Best Incentive to Shore Up Cybersecurity? Trust, Bank Group Says

The best incentive banks have to strengthen their cyber defenses? To preserve customer trust.

That's the message the financial industry sent in comments filed Monday with the Obama administration, which has asked the public to weigh in on what inducements might spur companies to adopt a cybersecurity framework being proposed by the White House.

"Financial services is built upon trust with our clients, trust between our firms and the trust to ensure the proper functioning of markets, the execution of transactions and the protection of information," Charles Blauner, who chairs the Financial Services Sector Coordinating Council, or FSSCC, wrote to the National Telecommunications and Information Administration. "It is the cornerstone of everything we do."

Incentives also should be sufficiently significant to influence private investment, to reduce companies' compliance costs and to minimize the risk of legal action, according to JPMorgan Chase (JPM), Bank of America (BAC), Citigroup (NYSE:C), Wells Fargo (WFC), Goldman Sachs (GS), Morgan Stanley (MS), MasterCard (MA), Visa (NYSE:V), PayPal, Fannie Mae, Freddie Mac, the American Bankers Association, the National Association of Federal Credit Unions and roughly 41 other companies, exchanges and trade groups that make up the council's membership.

An executive order issued in February by the White House gives the government eight months to map out preliminary guidelines for protecting financial networks, energy grids and other critical infrastructure from cyberattack. As part of the push, the Commerce Department in March asked the public to comment on ways to help to promote the adoption of efforts to address cybersecurity vulnerabilities.

The department asked about the adequacy of current incentives, whether industries lacked sufficient incentives to invest in cybersecurity, how companies assess costs and benefits of reinforcing cyber defenses, and the best ways to encourage businesses to invest in strengthening their defenses.

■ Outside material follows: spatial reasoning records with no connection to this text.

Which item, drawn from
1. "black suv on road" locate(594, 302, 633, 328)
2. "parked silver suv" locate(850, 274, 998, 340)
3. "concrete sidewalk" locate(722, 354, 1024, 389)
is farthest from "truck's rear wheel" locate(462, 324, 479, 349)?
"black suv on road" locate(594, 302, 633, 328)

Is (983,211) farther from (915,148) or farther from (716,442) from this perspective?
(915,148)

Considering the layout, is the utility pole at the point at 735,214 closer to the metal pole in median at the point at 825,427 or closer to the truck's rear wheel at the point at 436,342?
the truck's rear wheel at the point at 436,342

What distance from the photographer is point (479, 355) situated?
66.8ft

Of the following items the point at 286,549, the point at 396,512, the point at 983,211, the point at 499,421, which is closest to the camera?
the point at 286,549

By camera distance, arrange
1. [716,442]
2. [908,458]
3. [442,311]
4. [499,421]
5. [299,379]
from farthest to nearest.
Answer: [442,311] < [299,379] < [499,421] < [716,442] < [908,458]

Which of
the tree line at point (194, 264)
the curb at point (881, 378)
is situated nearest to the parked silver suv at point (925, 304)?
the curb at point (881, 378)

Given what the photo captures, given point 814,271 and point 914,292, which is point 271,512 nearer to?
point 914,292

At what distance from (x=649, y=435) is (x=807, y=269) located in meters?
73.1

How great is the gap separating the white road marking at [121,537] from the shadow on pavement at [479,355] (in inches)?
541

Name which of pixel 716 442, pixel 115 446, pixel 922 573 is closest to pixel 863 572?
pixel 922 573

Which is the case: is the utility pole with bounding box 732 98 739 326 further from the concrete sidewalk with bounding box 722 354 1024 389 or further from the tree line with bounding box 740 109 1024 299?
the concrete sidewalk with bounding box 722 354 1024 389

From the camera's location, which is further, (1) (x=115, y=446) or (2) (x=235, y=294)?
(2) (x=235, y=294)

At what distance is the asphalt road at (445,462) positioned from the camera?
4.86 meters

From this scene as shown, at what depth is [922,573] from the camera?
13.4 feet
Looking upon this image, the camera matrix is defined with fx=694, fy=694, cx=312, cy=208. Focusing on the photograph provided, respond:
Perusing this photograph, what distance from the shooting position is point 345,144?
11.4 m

Financial firms will struggle to articulate a series of incentives until they know what requirements, if any, may be added to those already in place, according to the FSSCC.

However, whatever framework emerges should draw fully on federal law enforcement agencies to help defend against and deter cyberattacks, the group said. Spending by financial firms each year would jump by a factor of 13, to an average of $292.4 million per company, to fend of 95% of serious cyberattacks, according to a study last year by the Ponemon Institute and Bloomberg the FSSCC cited. "Clearly this is unsustainable and uneconomical no matter what incentives are proposed," Blauner wrote.

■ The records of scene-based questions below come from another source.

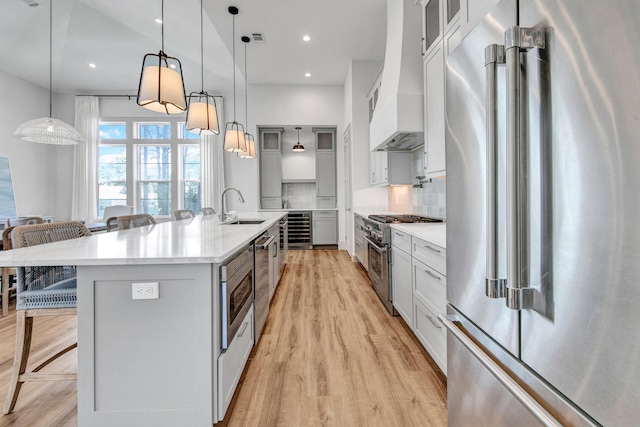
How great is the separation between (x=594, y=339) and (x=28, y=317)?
221cm

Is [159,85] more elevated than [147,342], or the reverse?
[159,85]

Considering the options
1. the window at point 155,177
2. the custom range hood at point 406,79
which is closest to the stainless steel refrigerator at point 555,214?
the custom range hood at point 406,79

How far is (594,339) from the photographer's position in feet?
1.63

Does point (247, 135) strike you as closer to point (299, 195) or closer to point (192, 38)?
point (192, 38)

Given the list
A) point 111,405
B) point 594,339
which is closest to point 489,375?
point 594,339

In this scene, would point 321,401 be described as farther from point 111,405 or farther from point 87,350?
point 87,350

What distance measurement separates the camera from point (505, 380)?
2.25ft

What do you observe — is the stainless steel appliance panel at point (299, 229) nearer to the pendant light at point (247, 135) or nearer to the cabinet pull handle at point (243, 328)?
the pendant light at point (247, 135)

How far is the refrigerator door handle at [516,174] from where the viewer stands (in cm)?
61

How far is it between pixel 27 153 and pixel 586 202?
856 cm

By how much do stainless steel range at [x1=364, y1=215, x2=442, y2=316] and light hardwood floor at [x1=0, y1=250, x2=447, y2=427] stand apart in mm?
176

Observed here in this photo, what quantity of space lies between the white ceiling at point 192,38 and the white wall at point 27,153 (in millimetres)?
311

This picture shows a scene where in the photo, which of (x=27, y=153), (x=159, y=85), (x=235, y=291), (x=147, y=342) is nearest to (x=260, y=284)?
(x=235, y=291)

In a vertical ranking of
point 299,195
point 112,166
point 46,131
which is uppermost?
point 112,166
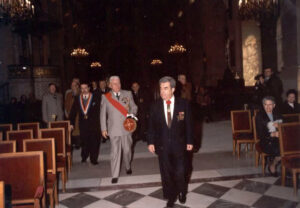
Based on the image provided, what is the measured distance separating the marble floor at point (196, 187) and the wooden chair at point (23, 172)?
0.94 metres

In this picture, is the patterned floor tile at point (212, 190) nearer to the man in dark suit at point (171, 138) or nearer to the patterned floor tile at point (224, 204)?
the patterned floor tile at point (224, 204)

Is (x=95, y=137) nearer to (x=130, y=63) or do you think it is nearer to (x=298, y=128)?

Regulators also should modify rules the companies say impede efforts among private-sector firms and the government to share information in real time. The government also must step up the prosecution of cyber thieves at both the federal and state levels, according to the FSSCC.

"There is an expectation that individuals, organizations or countries that engage in cyberattacks will not be caught and hence can continually attempt to breach the protections that firms put in their way until they are eventually successful in their attacks," Blauner wrote. "In contrast, when an individual robs a bank, the expectation is that he or she will be caught and brought to justice, which is based less on the substantial precautions that banks undertake than upon the response of the local, state and federal government to enforce effective laws."

The FSSCC detailed a dozen specific measures that could spur adoption of a cybersecurity framework by members. The incentives include federal grants to the Financial Services — Information Sharing and Analysis Center, an industry group, to encourage information sharing, along with grants to stimulate development of new technology.

Companies that perform well on audits of their cyber defenses by one regulator also should receive a reprieve from similar reviews by other regulators, according to the group, which also called for the government to work with other countries to harmonize rules that govern cybersecurity globally.

The administration also should push for laws that increase penalties for cybercrime, promote partnerships among law enforcement organizations worldwide, and create "some level of deterrent at the national level that will focus on nation states and sophisticated actors that have large-scale capabilities to disrupt and destroy," Blauner wrote.

Companies also should be able to deduct the entire cost of computing hardware and software, from taxable income, and qualify for tax credits or other financial incentives for adopting the framework, according to the FSSCC.

Financial firms also would be more likely to adopt the framework if the government were to shield them from liability for sharing information with one another, immunize them from the provisions of the Freedom of Information Act for information they hand over to the federal government, shield companies from lawsuits by the Federal Trade Commission or state attorneys general for alleged breaches of information security that flow from companies adoption of the framework and from liability for harm that may arise from the adoption of cutting-edge technology, the companies said.

Telecommunications and technology companies also should be required to filter Internet traffic thought to be harmful and to install capabilities to screen threats from the networks that connect financial firms, the group says. "If we are to stand a change of defending critical infrastructure within the financial sector we need incentives that will motivate these two partner sectors to increase the protections embedded in their networks," Blauner wrote.